Input for this task:
▬▬▬▬▬▬

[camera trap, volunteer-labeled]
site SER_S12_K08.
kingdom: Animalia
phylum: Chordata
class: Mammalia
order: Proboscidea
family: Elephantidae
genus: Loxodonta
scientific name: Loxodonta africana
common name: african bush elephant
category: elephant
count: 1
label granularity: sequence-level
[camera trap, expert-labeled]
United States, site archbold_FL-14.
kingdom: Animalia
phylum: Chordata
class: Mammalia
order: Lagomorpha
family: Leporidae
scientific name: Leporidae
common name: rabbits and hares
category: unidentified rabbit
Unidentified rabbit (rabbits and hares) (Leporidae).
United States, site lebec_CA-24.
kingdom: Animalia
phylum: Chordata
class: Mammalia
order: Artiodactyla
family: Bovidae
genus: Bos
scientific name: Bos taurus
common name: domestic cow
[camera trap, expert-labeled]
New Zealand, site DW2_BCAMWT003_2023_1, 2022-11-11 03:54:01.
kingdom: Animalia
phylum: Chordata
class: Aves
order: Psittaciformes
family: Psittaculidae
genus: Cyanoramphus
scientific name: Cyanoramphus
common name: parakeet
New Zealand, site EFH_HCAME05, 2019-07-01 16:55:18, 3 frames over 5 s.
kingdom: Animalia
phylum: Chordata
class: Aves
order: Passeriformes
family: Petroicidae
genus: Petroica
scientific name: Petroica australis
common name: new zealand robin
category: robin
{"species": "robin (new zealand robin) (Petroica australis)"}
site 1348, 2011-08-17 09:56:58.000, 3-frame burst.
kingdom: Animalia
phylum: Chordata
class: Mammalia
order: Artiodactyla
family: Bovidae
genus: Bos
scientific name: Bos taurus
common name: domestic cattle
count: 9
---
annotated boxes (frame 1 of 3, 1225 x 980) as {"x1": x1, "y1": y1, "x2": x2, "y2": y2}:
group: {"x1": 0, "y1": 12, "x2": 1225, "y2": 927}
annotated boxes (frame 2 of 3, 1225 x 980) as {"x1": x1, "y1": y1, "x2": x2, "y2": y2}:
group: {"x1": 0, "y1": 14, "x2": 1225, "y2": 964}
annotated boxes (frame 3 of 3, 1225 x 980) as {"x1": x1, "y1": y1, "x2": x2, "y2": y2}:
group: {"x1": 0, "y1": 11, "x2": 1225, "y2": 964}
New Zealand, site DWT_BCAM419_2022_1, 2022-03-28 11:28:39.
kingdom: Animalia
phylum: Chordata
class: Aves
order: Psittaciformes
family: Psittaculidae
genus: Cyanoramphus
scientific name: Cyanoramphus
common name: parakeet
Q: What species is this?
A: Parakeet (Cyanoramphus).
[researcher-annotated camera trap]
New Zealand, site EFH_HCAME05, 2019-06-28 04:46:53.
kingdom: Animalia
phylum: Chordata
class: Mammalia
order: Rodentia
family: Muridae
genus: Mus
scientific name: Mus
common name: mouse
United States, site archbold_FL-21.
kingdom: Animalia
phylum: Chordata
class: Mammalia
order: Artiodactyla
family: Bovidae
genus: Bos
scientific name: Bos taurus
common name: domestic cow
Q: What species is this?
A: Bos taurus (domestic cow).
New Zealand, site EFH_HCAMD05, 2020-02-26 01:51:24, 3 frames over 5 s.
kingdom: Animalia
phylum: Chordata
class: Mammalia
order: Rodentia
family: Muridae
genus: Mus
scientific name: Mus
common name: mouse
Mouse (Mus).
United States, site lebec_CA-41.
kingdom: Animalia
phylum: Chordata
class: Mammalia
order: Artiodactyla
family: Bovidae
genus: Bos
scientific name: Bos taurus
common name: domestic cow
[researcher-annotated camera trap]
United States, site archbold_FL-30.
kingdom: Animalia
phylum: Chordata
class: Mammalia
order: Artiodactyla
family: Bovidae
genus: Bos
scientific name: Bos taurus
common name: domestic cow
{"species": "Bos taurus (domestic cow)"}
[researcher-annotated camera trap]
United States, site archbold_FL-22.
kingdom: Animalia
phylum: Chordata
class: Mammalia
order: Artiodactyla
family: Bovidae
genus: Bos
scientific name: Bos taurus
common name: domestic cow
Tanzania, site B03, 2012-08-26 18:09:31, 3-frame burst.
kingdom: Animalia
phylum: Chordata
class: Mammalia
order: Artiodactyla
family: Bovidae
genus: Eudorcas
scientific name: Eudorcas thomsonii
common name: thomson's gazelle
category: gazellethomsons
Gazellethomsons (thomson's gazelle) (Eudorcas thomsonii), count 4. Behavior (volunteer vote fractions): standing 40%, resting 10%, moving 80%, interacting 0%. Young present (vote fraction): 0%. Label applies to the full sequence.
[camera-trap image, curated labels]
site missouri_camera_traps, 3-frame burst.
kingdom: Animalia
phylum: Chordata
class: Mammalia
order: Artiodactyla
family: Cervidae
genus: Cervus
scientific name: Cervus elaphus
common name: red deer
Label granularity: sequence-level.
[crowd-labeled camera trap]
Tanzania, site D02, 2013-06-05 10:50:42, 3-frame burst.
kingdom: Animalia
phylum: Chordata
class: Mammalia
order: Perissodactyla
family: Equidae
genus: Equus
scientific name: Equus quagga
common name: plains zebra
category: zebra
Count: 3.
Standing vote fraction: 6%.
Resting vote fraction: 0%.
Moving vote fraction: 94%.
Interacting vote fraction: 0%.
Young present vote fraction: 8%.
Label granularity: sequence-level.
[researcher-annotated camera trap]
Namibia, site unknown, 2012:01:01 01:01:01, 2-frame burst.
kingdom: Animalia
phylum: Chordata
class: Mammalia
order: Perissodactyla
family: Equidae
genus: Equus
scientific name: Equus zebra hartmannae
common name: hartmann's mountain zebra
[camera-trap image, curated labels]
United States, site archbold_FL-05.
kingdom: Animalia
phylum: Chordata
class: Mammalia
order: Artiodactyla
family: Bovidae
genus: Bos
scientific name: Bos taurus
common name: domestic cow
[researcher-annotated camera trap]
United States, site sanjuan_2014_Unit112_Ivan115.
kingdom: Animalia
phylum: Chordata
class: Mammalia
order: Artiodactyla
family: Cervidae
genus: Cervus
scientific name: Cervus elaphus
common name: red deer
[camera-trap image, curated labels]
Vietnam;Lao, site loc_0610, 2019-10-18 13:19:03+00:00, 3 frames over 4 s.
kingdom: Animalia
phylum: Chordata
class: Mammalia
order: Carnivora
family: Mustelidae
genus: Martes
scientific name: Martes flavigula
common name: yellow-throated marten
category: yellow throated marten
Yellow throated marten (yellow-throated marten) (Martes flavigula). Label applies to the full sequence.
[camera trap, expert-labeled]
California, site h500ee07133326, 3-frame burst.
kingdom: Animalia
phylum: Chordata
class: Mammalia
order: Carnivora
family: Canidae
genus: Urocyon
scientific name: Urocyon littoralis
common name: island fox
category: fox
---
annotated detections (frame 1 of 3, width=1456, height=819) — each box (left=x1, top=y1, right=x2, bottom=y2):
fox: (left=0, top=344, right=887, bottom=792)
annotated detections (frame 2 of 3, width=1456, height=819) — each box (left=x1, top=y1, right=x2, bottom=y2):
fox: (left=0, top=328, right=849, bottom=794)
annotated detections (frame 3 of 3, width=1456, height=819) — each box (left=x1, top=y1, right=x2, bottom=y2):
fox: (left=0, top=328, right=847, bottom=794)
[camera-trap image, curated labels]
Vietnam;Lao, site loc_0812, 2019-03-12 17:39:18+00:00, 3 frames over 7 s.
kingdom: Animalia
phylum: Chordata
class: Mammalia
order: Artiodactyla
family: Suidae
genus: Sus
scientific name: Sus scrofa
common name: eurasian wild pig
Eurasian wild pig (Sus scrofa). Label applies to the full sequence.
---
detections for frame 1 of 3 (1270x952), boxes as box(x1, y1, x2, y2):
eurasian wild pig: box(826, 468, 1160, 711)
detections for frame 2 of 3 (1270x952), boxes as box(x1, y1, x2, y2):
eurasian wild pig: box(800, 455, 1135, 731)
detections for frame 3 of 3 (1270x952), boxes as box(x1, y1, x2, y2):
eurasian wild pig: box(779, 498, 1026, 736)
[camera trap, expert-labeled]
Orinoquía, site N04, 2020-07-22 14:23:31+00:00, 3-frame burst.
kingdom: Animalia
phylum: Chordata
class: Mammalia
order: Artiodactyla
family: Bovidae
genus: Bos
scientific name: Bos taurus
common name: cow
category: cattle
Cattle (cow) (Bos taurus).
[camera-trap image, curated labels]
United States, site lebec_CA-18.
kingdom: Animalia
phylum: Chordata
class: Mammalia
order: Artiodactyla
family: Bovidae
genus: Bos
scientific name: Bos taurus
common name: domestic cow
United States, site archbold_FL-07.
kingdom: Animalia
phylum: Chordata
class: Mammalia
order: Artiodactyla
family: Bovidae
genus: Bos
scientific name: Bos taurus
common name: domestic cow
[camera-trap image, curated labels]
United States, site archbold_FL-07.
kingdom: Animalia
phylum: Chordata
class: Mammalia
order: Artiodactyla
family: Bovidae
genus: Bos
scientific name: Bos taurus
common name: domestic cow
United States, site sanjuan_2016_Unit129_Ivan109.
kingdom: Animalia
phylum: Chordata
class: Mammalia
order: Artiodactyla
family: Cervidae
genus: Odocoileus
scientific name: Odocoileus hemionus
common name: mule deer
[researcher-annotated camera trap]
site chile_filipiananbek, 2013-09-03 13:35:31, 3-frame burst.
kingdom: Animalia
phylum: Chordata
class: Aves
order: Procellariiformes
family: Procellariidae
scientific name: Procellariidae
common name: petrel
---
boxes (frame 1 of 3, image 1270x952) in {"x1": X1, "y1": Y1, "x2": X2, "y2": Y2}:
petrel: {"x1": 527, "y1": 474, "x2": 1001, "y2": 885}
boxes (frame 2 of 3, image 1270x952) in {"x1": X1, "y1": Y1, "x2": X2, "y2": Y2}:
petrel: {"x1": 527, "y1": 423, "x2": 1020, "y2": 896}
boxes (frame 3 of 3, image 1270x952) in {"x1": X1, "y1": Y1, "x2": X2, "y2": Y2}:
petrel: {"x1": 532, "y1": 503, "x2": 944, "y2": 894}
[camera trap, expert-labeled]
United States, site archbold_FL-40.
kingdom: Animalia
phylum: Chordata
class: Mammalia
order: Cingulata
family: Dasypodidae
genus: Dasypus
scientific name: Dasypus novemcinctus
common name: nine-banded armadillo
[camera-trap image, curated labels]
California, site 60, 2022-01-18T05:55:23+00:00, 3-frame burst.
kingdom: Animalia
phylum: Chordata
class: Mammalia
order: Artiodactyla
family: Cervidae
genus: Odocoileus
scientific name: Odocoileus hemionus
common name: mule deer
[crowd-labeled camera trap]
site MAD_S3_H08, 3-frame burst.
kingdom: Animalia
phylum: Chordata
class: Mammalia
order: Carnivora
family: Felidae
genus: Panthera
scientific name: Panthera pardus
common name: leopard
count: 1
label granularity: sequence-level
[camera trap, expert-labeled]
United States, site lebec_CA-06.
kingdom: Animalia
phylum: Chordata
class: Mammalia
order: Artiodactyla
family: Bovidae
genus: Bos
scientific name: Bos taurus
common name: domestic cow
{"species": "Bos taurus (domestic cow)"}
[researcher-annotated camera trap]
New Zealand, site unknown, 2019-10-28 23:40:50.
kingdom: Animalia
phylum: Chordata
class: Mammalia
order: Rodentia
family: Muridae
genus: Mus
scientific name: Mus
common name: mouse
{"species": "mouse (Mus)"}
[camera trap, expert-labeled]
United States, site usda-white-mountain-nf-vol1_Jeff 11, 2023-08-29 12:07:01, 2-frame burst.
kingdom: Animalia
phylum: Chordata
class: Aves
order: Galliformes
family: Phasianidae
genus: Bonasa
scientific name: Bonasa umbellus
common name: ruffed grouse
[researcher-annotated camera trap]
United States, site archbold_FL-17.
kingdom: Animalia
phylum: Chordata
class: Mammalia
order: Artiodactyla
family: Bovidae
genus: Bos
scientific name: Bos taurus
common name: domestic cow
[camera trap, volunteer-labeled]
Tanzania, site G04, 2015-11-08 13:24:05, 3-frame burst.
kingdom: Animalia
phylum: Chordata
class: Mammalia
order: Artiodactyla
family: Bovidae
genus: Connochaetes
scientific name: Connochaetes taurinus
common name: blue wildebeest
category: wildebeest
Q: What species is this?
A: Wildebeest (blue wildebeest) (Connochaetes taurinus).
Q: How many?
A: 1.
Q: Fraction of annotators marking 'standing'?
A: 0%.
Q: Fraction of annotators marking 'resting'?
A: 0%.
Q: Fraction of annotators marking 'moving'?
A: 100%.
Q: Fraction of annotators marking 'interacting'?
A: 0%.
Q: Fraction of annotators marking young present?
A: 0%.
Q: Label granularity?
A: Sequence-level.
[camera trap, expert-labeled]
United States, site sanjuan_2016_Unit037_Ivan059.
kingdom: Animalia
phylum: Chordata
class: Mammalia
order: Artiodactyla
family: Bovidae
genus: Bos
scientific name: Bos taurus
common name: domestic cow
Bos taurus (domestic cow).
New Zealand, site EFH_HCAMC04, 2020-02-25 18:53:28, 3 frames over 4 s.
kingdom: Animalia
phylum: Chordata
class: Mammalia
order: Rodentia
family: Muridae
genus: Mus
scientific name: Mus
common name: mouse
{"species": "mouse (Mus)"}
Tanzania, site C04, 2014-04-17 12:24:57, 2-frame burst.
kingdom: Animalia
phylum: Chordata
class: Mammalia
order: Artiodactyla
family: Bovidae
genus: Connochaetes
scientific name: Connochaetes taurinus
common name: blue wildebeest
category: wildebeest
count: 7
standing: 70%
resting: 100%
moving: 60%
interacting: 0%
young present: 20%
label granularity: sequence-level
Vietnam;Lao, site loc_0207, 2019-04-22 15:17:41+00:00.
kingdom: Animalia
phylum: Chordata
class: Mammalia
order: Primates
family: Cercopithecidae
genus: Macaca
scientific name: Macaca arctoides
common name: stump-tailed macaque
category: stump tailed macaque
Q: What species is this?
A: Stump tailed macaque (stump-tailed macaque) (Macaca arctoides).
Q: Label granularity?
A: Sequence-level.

▬▬▬▬▬▬

Exercise description: Every line in the records above that has "Vietnam" counts once. Give the total and nothing else.

Exercise result: 3